### Text passage ###

Mahdi Kamil

Personal information
- Full name: Mahdi Kamil Shiltagh
- Date of birth: 6 January 1995 (age 31)
- Place of birth: Baghdad, Iraq
- Height: 1.75 m (5 ft 9 in)
- Position: Midfielder

Team information
- Current team: Newroz

Youth career
- 2005–2010: Al-Quwa Al-Jawiya
- 2010–2011: Al-Shorta

Senior career*
- Years: Team / Apps / (Gls)
- 2011–2019: Al-Shorta
- 2019–2022: Al-Zawraa / 26 / (3)
- 2022–2023: Al-Najaf
- 2023–2025: Al-Talaba
- 2025–2026: Zakho
- 2026–: Newroz

International career^{‡}
- 2011–2013: Iraq U-20 / 16 / (3)
- 2012–2016: Iraq U-23 / 28 / (3)
- 2013–2019: Iraq / 40 / (3)

Medal record
Men's football
Representing Iraq
Asian Games
| Bronze medal – third place | 2014 Incheon | Team |
AFC U-22 Championship
| First place | 2013 AFC U-22 Championship | Team |

= Mahdi Kamil =

Iraqi footballer (born 1995)

Mahdi Kamil Shiltagh (مَهْدِيّ كَامِل شِلْتَاغ; born 6 January 1995) is an Iraqi professional football midfielder who plays for Newroz and the Iraq national football team.

==Early career==
The midfielder comes from a sporting background with his elder brother having been played at Al-Jaish while his three cousins Mohanad, Adnan and Ahmed Nassir were also footballers, Mohanad Nassir going onto play for Iraq's youth team and once played against Brazil. In 2007, Ahmed Nassir then of Al-Sinaa was hurt in a twin suicide bombing that took the lives of 80 Iraqis at the Al-Shourjah market in the city of Baghdad and his playing career was ended after his leg amputated from the hip down. His cousin Mohanad Nassir played against Brazil at the 2001 FIFA World Youth Championship in Argentina.

###

* [Your objective]:
Resume the article on Mahdi Kamil, picking up right after its final sentence.

### Stored rows ###

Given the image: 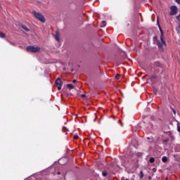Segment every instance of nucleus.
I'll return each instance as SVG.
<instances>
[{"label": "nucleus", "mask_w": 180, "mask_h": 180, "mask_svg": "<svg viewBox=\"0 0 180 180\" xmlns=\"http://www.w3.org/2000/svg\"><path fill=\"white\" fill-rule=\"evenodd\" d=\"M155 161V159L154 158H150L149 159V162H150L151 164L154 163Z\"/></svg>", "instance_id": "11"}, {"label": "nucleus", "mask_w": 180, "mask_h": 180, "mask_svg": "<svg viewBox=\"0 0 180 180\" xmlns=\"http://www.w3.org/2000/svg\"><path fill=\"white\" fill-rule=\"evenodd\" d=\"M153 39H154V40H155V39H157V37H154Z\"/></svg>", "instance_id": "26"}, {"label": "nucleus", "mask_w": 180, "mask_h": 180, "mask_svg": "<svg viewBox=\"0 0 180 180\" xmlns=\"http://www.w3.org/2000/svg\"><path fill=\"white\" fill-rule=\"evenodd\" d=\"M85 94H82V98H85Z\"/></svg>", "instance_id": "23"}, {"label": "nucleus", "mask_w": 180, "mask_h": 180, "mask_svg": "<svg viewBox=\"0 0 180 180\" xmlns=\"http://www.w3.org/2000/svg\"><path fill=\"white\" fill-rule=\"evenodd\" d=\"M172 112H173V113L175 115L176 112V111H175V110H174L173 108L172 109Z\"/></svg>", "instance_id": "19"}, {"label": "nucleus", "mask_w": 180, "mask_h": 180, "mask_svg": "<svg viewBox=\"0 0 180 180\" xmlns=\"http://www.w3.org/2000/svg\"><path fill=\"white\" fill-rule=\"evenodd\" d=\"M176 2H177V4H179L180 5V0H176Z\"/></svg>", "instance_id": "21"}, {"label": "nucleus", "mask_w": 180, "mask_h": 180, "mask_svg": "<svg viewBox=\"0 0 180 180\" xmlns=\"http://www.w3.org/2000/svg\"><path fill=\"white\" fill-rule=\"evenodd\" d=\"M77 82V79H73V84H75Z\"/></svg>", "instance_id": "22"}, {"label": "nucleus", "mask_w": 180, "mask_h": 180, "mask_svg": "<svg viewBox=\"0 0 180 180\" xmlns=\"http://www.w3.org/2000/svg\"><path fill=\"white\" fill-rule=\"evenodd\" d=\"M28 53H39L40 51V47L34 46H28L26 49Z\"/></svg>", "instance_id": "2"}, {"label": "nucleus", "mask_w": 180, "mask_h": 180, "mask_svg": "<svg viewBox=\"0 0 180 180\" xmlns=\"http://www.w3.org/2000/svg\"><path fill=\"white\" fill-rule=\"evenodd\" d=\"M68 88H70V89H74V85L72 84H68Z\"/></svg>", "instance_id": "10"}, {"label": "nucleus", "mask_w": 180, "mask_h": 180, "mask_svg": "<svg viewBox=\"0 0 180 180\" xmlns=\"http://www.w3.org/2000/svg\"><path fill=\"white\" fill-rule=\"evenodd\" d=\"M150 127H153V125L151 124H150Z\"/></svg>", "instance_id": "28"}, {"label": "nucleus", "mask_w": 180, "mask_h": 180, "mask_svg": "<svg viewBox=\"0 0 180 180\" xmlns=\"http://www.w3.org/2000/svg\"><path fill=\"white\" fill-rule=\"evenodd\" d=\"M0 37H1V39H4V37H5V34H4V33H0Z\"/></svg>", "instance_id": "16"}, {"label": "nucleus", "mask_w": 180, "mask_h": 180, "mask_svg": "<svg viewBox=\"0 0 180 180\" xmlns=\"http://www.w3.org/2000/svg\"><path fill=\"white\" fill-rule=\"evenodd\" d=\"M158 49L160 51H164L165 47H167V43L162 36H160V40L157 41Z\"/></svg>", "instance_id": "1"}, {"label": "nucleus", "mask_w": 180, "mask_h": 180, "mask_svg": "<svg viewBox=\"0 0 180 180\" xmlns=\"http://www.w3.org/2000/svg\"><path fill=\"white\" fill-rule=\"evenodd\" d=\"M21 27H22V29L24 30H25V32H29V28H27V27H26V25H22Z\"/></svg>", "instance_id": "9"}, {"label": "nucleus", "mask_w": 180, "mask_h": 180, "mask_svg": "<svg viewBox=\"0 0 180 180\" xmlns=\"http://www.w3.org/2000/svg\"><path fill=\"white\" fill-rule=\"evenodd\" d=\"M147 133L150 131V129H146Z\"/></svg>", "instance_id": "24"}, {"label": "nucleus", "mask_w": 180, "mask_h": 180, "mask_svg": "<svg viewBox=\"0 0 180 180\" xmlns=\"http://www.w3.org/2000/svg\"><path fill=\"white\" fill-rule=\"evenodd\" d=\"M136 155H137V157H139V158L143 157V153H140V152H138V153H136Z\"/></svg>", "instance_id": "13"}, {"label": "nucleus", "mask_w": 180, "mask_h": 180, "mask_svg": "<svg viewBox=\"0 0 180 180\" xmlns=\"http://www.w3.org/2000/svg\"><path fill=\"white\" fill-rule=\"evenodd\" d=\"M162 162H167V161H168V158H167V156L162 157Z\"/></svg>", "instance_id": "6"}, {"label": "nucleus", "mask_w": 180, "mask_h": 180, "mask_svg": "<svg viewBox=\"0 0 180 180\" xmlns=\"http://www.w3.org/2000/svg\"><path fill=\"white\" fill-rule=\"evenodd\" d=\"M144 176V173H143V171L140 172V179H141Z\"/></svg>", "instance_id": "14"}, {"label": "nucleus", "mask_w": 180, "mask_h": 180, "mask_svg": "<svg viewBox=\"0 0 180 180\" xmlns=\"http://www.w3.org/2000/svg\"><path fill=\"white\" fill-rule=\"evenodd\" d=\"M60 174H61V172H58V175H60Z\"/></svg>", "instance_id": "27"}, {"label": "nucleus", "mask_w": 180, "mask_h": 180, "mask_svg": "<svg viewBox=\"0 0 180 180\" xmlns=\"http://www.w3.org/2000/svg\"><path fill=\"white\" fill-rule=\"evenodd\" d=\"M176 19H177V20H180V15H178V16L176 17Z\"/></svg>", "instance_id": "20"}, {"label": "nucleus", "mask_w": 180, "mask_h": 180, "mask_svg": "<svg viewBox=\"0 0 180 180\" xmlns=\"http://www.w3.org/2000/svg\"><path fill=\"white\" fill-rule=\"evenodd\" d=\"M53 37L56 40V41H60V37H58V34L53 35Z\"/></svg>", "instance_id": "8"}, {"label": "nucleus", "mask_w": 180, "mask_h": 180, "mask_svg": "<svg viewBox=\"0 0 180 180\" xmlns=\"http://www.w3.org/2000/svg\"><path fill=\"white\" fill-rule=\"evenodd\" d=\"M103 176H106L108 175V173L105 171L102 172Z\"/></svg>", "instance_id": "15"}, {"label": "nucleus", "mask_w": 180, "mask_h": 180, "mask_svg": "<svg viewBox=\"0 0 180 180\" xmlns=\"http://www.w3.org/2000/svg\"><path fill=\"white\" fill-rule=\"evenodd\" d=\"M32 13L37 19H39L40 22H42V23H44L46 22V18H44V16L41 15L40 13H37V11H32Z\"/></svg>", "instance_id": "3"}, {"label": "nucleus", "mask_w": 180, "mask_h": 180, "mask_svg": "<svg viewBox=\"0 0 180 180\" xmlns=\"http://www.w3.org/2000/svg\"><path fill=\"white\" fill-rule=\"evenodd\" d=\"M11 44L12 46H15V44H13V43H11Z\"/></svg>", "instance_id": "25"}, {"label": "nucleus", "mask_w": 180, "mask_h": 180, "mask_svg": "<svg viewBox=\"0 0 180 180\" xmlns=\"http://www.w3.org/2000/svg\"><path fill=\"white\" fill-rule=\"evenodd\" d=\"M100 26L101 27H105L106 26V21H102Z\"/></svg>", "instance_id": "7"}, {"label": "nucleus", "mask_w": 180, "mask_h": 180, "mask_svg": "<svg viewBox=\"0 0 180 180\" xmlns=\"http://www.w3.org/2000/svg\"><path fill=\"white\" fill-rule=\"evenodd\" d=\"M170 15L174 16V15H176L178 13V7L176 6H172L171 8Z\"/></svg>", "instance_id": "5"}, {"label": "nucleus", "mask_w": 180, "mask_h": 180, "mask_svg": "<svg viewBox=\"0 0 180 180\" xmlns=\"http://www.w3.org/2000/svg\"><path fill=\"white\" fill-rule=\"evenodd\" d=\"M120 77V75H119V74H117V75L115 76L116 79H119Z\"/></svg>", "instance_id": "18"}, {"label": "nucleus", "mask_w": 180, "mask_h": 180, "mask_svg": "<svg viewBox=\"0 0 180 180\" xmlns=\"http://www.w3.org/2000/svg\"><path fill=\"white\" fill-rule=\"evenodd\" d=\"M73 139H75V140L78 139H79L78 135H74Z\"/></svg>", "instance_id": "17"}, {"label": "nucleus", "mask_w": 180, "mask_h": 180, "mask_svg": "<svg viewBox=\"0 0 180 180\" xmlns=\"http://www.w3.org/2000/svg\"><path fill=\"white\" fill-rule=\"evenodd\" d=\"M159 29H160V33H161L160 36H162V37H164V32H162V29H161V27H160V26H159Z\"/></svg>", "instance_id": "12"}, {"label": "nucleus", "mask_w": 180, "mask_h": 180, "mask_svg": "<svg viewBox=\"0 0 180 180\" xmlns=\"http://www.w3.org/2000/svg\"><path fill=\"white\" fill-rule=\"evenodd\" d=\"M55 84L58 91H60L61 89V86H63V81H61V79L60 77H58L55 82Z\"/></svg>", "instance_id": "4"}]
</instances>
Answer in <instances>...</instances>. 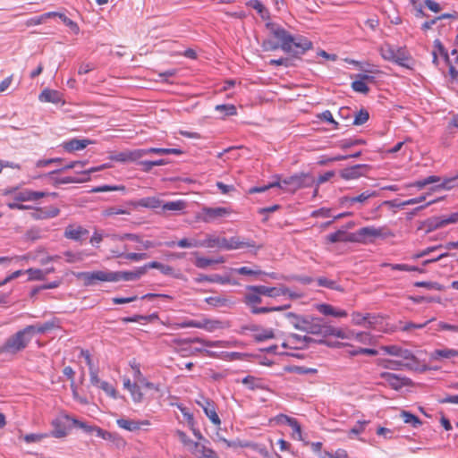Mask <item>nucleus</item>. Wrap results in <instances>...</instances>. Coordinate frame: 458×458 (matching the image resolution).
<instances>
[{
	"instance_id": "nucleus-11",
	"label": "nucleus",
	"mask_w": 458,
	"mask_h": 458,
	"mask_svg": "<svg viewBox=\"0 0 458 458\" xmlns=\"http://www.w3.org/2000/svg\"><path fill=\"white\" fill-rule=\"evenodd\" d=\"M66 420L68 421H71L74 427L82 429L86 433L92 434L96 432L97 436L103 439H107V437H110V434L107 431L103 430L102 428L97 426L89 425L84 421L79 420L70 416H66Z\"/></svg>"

###

* [Answer to the problem]:
Mahdi began kicking a ball around his local shaabiya field for his local team Anwar Baghdad in Qataa (sector) 5 in Al-Sadr City, people would often tell him that he should try out for a club. The youngster who brushed away their calls but after one local game that changed when a team-mate of his decided to take it upon himself to take him to Al-Quwa Al-Jawiya for try-outs. His team-mate took him to the Air Force Club and Mahdi was picked after trials and won a title with the Al-Quwa Al-Jawiya Ishbal (“Cubs”) under Bashar Latif and Sami Shabib and progressed to the Under 17s under the supervision of Mohammed Nassir.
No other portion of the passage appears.